EXERCISE - Show the lines below where "Potamochoerus" occurs.

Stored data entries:

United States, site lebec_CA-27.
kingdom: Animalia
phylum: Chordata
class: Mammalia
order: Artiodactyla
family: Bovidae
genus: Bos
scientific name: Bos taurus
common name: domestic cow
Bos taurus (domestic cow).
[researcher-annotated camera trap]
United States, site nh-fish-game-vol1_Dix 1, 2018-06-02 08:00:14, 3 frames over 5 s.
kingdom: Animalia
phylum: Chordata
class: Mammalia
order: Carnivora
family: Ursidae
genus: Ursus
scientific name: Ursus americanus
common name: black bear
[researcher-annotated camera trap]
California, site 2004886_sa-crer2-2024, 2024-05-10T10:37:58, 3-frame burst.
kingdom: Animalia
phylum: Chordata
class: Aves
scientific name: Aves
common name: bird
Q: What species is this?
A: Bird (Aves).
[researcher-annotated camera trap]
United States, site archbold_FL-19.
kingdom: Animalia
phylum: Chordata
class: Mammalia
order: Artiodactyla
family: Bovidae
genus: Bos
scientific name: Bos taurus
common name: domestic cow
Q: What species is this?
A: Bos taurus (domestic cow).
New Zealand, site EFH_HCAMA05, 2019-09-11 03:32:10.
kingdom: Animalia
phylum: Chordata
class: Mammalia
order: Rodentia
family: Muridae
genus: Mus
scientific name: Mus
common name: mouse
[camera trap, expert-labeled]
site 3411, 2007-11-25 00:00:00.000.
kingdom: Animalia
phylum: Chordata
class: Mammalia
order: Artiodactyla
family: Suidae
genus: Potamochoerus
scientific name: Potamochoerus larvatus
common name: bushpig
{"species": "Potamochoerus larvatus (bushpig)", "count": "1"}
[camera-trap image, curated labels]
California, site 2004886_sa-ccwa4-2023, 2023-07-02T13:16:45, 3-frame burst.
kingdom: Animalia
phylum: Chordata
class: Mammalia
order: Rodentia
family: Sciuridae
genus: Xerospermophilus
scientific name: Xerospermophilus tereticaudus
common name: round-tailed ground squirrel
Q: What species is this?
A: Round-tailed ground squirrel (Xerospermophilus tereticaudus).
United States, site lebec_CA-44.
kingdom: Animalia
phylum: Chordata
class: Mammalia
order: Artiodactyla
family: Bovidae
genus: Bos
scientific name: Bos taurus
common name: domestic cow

WRITTEN SOLUTION -
genus: Potamochoerus
scientific name: Potamochoerus larvatus
{"species": "Potamochoerus larvatus (bushpig)", "count": "1"}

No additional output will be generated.